= Instructions for the task =
Rewrite the lines below, replacing "gray rock" with "granite boulder" and leaving everything else unchanged. Leave the pictures out of your answer.

= Data for the task =
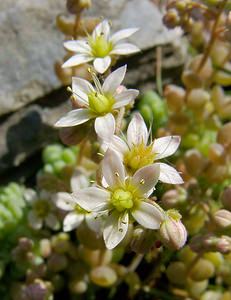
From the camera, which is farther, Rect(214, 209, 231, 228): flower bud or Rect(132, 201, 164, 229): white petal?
Rect(214, 209, 231, 228): flower bud

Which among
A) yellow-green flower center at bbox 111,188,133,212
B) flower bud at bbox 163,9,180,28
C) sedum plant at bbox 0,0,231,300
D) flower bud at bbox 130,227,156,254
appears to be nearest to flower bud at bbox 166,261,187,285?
sedum plant at bbox 0,0,231,300

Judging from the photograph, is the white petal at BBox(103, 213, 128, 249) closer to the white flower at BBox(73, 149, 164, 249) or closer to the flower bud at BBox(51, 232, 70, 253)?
the white flower at BBox(73, 149, 164, 249)

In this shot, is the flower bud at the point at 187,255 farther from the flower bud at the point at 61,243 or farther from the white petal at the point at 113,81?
the white petal at the point at 113,81

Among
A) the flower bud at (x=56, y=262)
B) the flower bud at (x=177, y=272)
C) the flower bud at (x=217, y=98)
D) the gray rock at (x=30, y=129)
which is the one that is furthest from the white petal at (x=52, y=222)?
the flower bud at (x=217, y=98)

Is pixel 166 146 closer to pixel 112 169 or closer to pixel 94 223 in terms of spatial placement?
pixel 112 169

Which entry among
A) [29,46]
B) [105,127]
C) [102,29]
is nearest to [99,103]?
[105,127]
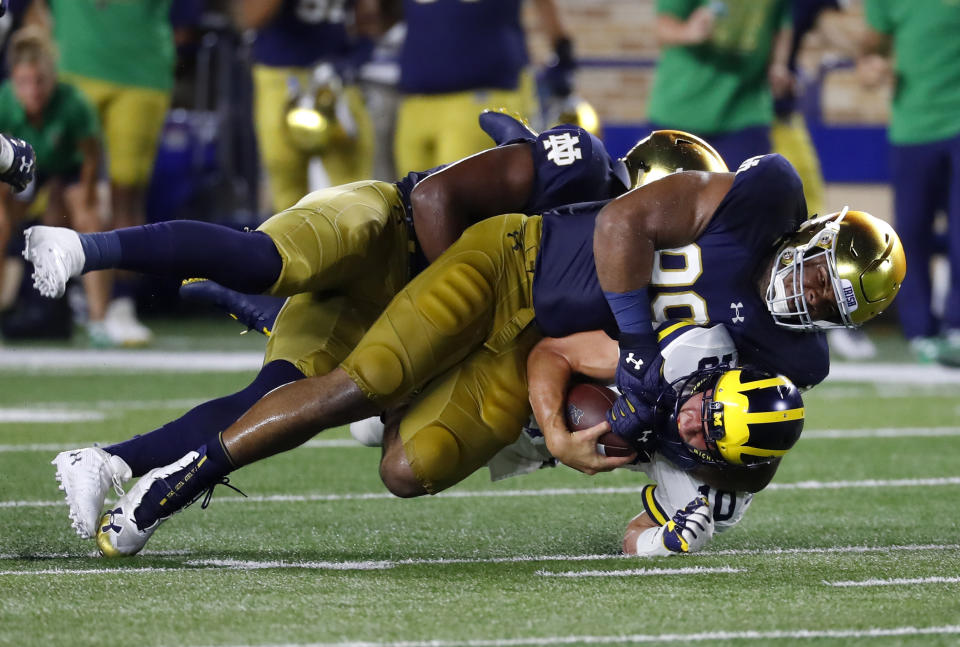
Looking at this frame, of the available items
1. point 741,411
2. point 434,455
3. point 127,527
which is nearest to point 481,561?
point 434,455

= Solution below =
From the camera, which is farther, Rect(214, 209, 231, 228): flower bud or Rect(132, 201, 164, 229): white petal?
Rect(214, 209, 231, 228): flower bud

Which among
A) yellow-green flower center at bbox 111,188,133,212
B) flower bud at bbox 163,9,180,28
C) sedum plant at bbox 0,0,231,300
D) flower bud at bbox 130,227,156,254
appears to be nearest to flower bud at bbox 166,261,187,285?
sedum plant at bbox 0,0,231,300

Judging from the photograph, is the white petal at BBox(103, 213, 128, 249) closer to the white flower at BBox(73, 149, 164, 249) or closer to the flower bud at BBox(51, 232, 70, 253)?
the white flower at BBox(73, 149, 164, 249)

In this shot, is the flower bud at the point at 187,255 farther from the flower bud at the point at 61,243 or farther from the white petal at the point at 113,81?
the white petal at the point at 113,81

Among
A) the flower bud at (x=56, y=262)
B) the flower bud at (x=177, y=272)
C) the flower bud at (x=217, y=98)
D) the granite boulder at (x=30, y=129)
which is the one that is furthest from the white petal at (x=52, y=222)?
the flower bud at (x=217, y=98)

Is pixel 166 146 closer to pixel 112 169 or closer to pixel 94 223 in terms of spatial placement?
pixel 112 169

Which entry among
A) [29,46]
B) [105,127]
C) [102,29]
is nearest to [99,103]?
[105,127]
Looking at this frame, of the available items
1. point 741,411
2. point 434,455
3. point 127,527
which is nearest to point 481,561?
point 434,455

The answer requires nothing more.